I'd get dizzy and nearly pass out. This is about four years ago. My wife

got me on the Internet. The first article I found talked about Dr.

Haissaguerre's work. After about a half year of research and living in

medical school libraries, it seemed to me that the French Bordeaux group

was light years ahead of everyone else. I wrote and called Dr.

Haissaguerre and asked him to treat me. It wasn't easy. They hadn't

discovered PV Potentials yet. When I got to Bordeaux, my A-Fib symptoms

disappeared---like taking your car to the garage. I had to have two

eight hour ablations, but I haven't had a symptom since. At 61-years-old

I'm an enthusiastic sprinter in Master's Track---100 meters, 200 meters.

My main event is the 400 meters but I'm not in good enough shape yet to

do it competitively. I also do some distance running with my limit being

the 5K.

I wrote a diary-like account of my experience in France for a Doctor

friend.
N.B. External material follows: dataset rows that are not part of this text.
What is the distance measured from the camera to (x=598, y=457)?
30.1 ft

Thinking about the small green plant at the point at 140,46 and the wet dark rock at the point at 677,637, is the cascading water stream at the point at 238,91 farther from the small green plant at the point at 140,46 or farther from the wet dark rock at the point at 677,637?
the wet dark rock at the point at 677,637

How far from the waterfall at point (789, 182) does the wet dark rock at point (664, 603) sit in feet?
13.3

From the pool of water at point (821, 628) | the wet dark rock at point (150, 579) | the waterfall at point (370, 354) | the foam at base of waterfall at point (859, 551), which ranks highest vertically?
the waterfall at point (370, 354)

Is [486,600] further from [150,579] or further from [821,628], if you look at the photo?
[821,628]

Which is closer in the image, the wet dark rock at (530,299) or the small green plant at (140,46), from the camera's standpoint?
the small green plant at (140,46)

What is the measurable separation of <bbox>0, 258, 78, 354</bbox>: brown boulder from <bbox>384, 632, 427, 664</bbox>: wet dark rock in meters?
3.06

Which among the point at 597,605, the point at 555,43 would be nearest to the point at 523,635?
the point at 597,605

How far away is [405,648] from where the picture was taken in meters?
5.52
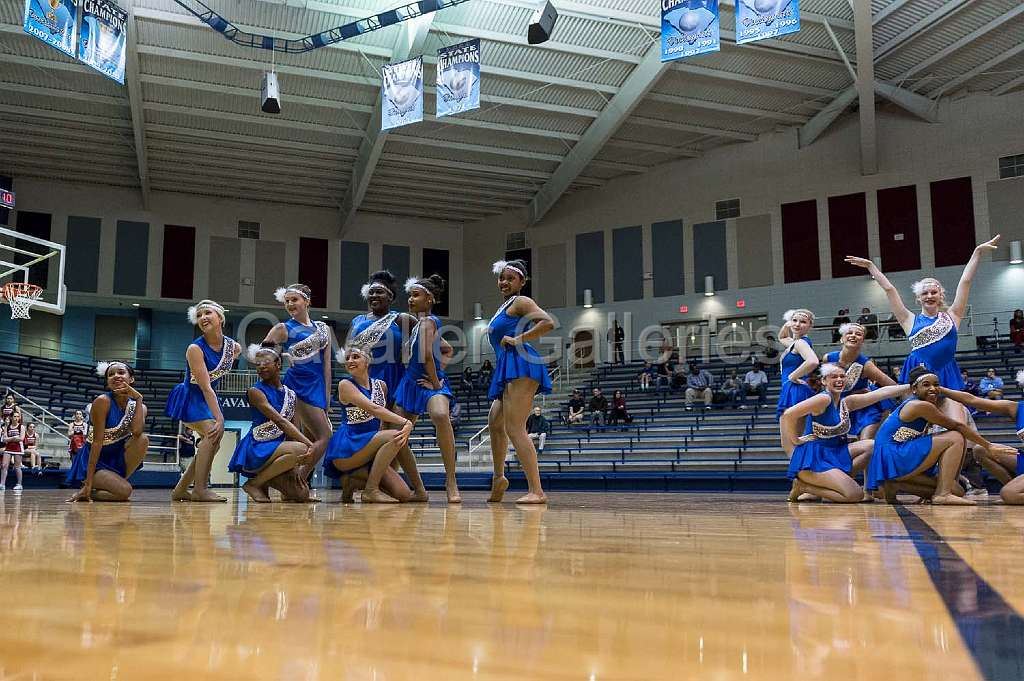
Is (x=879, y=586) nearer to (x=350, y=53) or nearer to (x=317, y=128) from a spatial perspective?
(x=350, y=53)

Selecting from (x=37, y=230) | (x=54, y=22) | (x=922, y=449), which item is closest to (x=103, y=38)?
(x=54, y=22)

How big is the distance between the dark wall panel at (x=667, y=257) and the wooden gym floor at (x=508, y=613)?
68.8ft

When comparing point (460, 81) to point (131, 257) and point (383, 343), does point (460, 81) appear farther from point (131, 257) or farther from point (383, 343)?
point (131, 257)

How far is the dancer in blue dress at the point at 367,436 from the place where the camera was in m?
4.51

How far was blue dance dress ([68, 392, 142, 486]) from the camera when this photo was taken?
5.29 meters

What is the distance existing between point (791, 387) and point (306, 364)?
11.5ft

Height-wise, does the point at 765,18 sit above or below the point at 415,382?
above

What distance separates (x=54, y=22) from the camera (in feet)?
37.8

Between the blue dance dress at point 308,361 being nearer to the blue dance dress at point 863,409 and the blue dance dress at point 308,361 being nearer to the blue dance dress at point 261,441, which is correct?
the blue dance dress at point 261,441

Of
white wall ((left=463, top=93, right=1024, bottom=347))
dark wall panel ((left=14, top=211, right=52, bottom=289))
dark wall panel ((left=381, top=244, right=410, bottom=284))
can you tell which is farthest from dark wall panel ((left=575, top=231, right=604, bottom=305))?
dark wall panel ((left=14, top=211, right=52, bottom=289))

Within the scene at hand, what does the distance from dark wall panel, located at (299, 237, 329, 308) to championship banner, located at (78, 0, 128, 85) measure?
1127 centimetres

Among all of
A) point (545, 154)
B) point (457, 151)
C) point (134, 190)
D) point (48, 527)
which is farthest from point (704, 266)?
point (48, 527)

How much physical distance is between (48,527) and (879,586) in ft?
6.82

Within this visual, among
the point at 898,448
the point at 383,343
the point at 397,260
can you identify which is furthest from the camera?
the point at 397,260
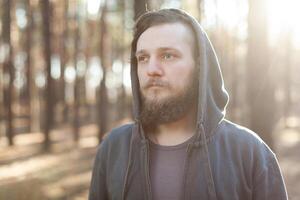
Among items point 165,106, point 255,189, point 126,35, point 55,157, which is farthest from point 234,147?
point 126,35

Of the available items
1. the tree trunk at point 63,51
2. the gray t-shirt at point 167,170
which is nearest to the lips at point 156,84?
the gray t-shirt at point 167,170

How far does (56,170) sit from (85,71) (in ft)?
43.1

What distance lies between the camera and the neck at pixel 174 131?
341 centimetres

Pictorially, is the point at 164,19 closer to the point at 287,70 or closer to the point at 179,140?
the point at 179,140

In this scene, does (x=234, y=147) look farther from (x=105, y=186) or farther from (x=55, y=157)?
(x=55, y=157)

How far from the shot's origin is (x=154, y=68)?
129 inches

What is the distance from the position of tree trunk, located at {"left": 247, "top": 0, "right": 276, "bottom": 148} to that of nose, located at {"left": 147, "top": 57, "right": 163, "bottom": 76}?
24.3 ft

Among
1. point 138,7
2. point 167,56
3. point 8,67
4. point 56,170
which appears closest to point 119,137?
point 167,56

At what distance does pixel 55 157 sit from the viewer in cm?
1834

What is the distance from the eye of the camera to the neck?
3408 millimetres

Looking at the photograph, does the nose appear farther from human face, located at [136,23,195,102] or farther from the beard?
the beard

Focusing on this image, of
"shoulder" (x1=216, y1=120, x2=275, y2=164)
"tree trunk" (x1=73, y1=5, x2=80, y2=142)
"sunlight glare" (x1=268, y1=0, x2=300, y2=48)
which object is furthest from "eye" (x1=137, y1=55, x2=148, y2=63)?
"tree trunk" (x1=73, y1=5, x2=80, y2=142)

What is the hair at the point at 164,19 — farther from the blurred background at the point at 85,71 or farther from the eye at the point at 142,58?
the blurred background at the point at 85,71

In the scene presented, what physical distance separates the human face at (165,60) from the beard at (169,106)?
0.6 inches
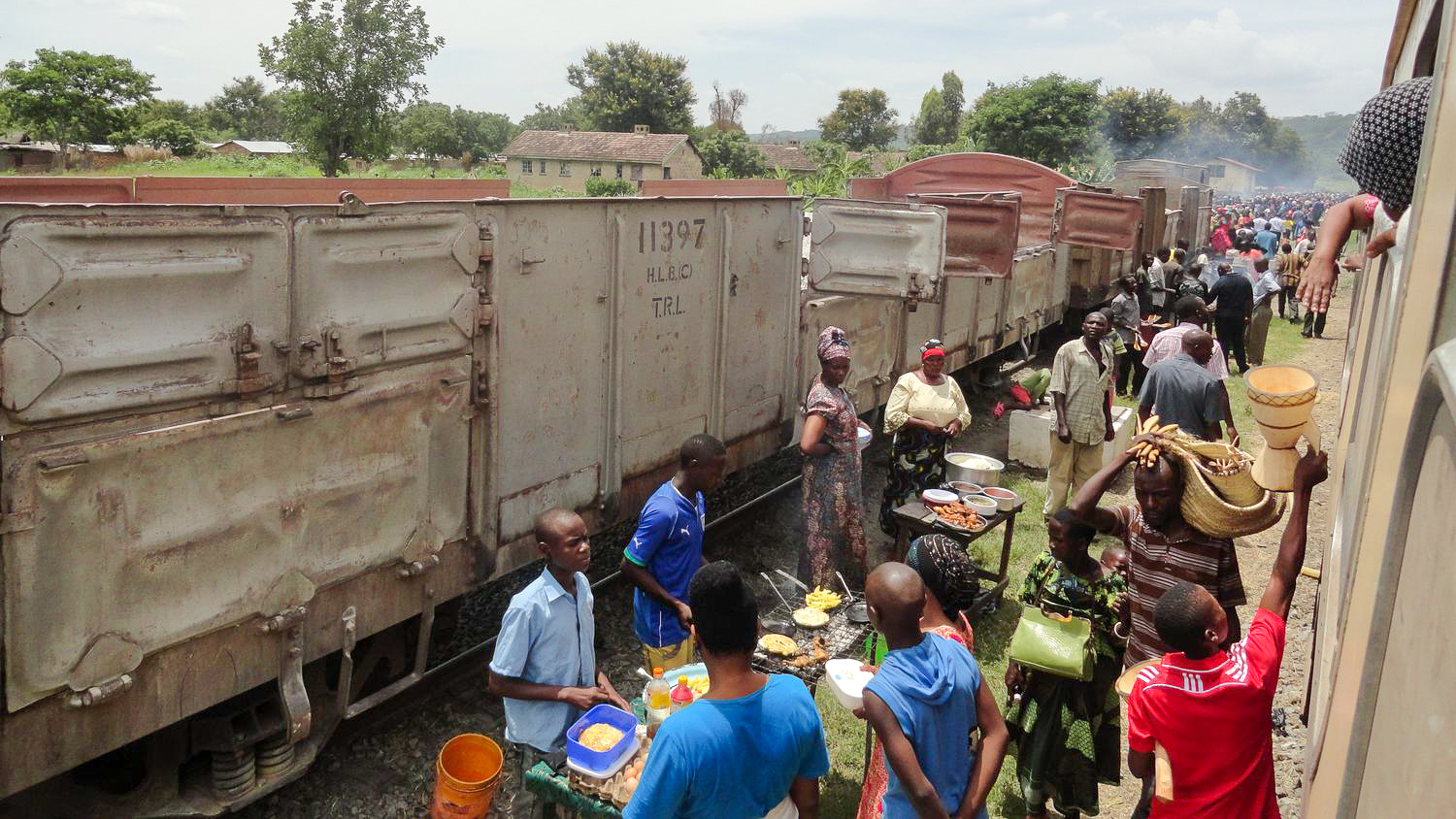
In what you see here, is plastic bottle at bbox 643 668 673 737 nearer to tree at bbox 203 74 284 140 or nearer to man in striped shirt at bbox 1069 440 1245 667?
man in striped shirt at bbox 1069 440 1245 667

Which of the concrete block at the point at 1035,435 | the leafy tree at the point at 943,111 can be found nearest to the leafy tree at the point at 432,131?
the leafy tree at the point at 943,111

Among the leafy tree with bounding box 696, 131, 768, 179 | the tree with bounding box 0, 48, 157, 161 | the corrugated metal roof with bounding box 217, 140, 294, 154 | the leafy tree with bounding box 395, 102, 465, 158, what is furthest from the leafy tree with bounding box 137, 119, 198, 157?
the leafy tree with bounding box 696, 131, 768, 179

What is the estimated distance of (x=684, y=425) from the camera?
21.9 ft

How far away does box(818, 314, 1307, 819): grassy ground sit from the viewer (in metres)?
4.57

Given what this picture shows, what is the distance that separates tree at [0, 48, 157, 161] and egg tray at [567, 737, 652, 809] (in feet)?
187

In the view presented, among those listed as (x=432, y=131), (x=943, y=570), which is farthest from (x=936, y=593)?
(x=432, y=131)

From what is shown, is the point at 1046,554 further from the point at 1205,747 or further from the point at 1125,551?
the point at 1205,747

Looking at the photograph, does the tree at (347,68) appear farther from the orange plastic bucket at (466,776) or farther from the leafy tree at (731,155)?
the orange plastic bucket at (466,776)

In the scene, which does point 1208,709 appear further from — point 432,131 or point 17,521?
point 432,131

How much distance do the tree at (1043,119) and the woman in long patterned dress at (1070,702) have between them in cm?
4489

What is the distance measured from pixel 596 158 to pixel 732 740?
64.9 meters

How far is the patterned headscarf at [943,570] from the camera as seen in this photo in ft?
10.6

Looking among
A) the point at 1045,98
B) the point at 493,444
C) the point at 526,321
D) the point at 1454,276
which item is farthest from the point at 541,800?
the point at 1045,98

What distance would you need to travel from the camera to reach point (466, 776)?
13.4 feet
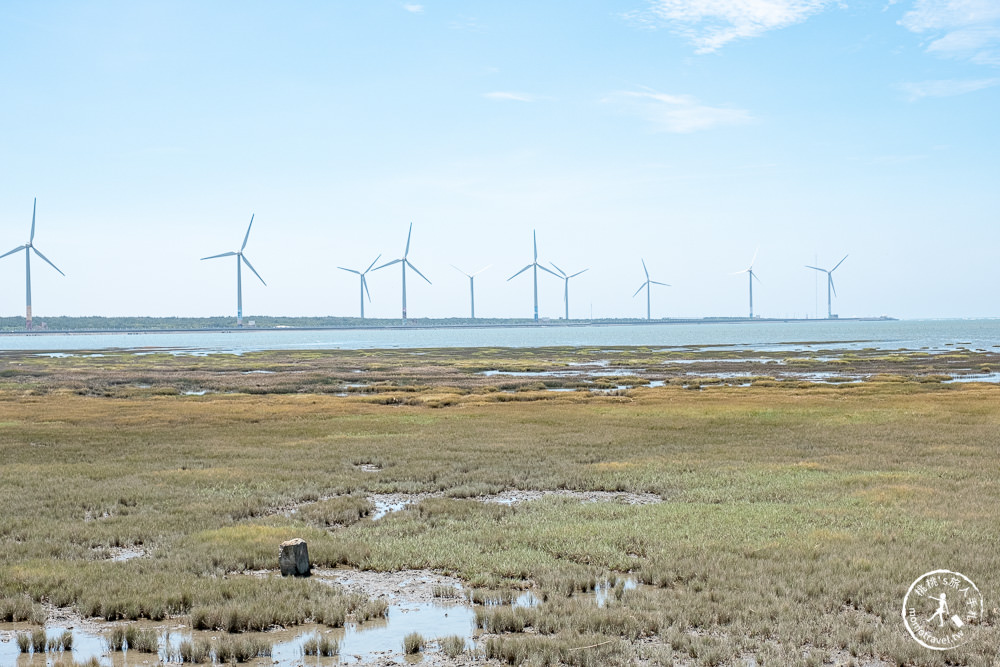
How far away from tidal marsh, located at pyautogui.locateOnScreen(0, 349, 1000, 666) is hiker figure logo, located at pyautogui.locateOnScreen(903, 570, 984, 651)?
220mm

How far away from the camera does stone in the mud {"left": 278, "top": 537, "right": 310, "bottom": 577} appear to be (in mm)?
14852

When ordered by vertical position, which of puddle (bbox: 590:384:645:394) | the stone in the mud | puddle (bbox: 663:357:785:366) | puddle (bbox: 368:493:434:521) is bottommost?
puddle (bbox: 663:357:785:366)

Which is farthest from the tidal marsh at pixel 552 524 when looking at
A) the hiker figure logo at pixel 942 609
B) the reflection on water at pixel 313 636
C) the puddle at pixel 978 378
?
the puddle at pixel 978 378

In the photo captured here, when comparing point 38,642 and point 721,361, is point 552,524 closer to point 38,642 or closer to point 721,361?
point 38,642

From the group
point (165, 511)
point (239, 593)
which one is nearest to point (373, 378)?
point (165, 511)

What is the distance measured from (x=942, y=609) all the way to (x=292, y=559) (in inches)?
384

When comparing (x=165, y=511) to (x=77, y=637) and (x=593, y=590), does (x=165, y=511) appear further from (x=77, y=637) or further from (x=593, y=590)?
(x=593, y=590)

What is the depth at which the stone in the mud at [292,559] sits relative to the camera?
1485cm

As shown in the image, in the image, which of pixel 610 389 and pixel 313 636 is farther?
pixel 610 389

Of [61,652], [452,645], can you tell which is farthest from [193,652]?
[452,645]

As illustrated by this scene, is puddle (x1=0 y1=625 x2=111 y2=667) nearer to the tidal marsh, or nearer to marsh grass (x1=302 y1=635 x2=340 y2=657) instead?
the tidal marsh

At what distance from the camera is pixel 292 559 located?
14.9 metres

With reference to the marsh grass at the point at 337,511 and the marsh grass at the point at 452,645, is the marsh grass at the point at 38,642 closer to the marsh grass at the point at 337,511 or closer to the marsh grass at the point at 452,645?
the marsh grass at the point at 452,645

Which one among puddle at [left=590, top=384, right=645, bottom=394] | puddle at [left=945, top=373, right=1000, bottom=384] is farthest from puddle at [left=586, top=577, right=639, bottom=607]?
puddle at [left=945, top=373, right=1000, bottom=384]
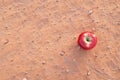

It is attached, though by now it's really out of date compared

to today's technology.

From today's overcast Malibu, CA---the runner's paradise.

Codling, wrote:

>

> Hi Steve, now you have your mails sorted out a very big welcome to the

> group.

>

> I think we have something in common that we have both had ablations

> and I believe you had your in France as I did . there are three of us

> in this club at the moment.

>

> I would be very happy if you would post you history and how you came

> to France from the USA.

>

> Best regards

>

> john C Sunny and hot Hornchurch. its 30+c at the moment.

>

>

> **********************************************************************

> This message may contain information which is confidential or privileged.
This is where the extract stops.